[Start]
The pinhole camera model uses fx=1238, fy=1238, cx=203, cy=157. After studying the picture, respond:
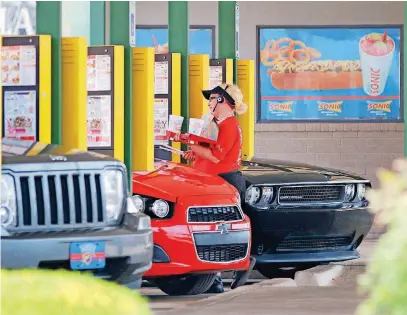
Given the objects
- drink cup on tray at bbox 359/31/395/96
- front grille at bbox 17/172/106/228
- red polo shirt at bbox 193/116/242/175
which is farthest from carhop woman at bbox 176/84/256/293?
drink cup on tray at bbox 359/31/395/96

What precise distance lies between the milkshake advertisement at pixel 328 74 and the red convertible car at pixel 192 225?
32.6 ft

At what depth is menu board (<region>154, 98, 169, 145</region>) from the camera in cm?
1258

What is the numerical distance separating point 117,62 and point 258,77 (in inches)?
369

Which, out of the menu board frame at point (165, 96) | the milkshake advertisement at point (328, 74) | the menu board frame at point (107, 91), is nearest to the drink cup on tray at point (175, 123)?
the menu board frame at point (165, 96)

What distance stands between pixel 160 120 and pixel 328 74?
7713 millimetres

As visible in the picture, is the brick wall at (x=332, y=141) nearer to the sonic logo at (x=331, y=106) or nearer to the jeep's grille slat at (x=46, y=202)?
the sonic logo at (x=331, y=106)

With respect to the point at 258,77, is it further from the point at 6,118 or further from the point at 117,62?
the point at 6,118

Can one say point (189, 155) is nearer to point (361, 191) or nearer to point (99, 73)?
point (99, 73)

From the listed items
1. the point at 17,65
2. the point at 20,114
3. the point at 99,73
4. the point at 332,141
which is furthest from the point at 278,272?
the point at 332,141

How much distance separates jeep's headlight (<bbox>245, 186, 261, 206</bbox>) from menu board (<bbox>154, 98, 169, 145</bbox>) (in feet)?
6.22

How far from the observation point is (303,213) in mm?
11008

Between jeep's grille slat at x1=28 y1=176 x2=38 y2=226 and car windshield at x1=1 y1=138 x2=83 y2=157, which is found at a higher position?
car windshield at x1=1 y1=138 x2=83 y2=157

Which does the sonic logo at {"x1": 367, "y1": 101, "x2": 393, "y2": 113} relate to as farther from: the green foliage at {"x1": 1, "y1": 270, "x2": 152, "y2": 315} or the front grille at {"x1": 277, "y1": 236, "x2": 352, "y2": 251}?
the green foliage at {"x1": 1, "y1": 270, "x2": 152, "y2": 315}

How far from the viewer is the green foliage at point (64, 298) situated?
3.43 m
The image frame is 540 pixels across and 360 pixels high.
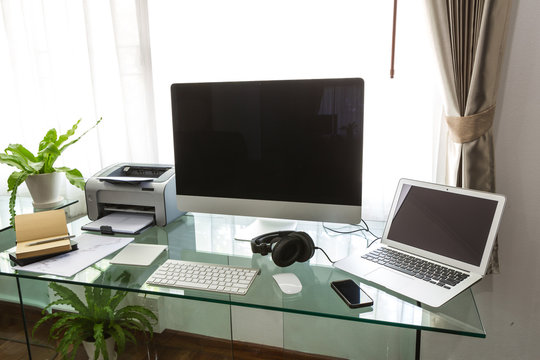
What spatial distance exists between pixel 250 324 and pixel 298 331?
0.81 ft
[End]
Scale the records beginning at the line that contains "How far from the viewer" and ending after the final line of the records. Reproduce every line in that span, requests included, with each distance in the answers multiplied by 0.3 and rounded to the same number of decimal places as the original (halves rounded up), and omit the pictures.

How far from the viewer is the green foliage at point (64, 298) situated?
1.03 m
The image frame is 540 pixels across and 360 pixels high.
What spatial distance exists between pixel 250 324 and pixel 298 331?
0.24 ft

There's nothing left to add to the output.